Sas numeric variables are saved, even integers, as exponential.

You are computing daily change/return. Usually you need 2 decimal digits.

For reporting use a format like 12.2.

For checking is the value zero round or use the int() function.

Hi @somebody,

At first glance this looks like yet another rounding issue related to precision and numeric representation errors which have been discussed in a number of threads. However, your example is somewhat special in two ways:

1. ---

   @somebody wrote:
   

   I am computing the daily change/return of a series. In many cases, the value should be 0 because the value does not change.

   ---

   If the value in the series really doesn't change, the standard formulas for change or return should not produce those tiny differences.
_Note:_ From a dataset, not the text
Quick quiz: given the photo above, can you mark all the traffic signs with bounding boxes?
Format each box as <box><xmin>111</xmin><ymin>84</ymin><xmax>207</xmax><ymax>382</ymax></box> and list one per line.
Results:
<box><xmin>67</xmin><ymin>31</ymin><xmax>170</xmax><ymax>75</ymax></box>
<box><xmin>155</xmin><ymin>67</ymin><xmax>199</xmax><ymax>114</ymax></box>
So I suspect that the input values already are affected by rounding errors and only the formatted display ("best12.") makes them appear equal.
   
   
2. Typically, the tiny differences between two numbers that "should actually be equal" amount to small integer multiples of the place value of the least significant bit. For example, in SAS on Windows and Unix platforms the place value of the least significant bit of a number x with 1 <= x < 2 (i.e., "order of magnitude 2**0") is 2**−52=2.2204...E−16. More generally, it's 2**(−52+k) for numbers in the order of magnitude 2**k. So it's plausible why, e.g., 0.8-0.1-0.7=2**-53 (Windows SAS) because the k for 0.8 and 0.7 is −1 (and −4 for 0.1).
   The fact that 2**−121=3.76158...E−37 suggests that your "extremely small values" were produced in the context of numbers in the order of magnitude 2**(−121+52)=2**−69=1.694...E−21, which is extremely small itself and obviously much smaller than what one would expect to see in financial time series.

It would be interesting to see an example of two (seemingly) equal values of your time series, the formula (and the operating system) used to compute the change or return and the resulting tiny difference.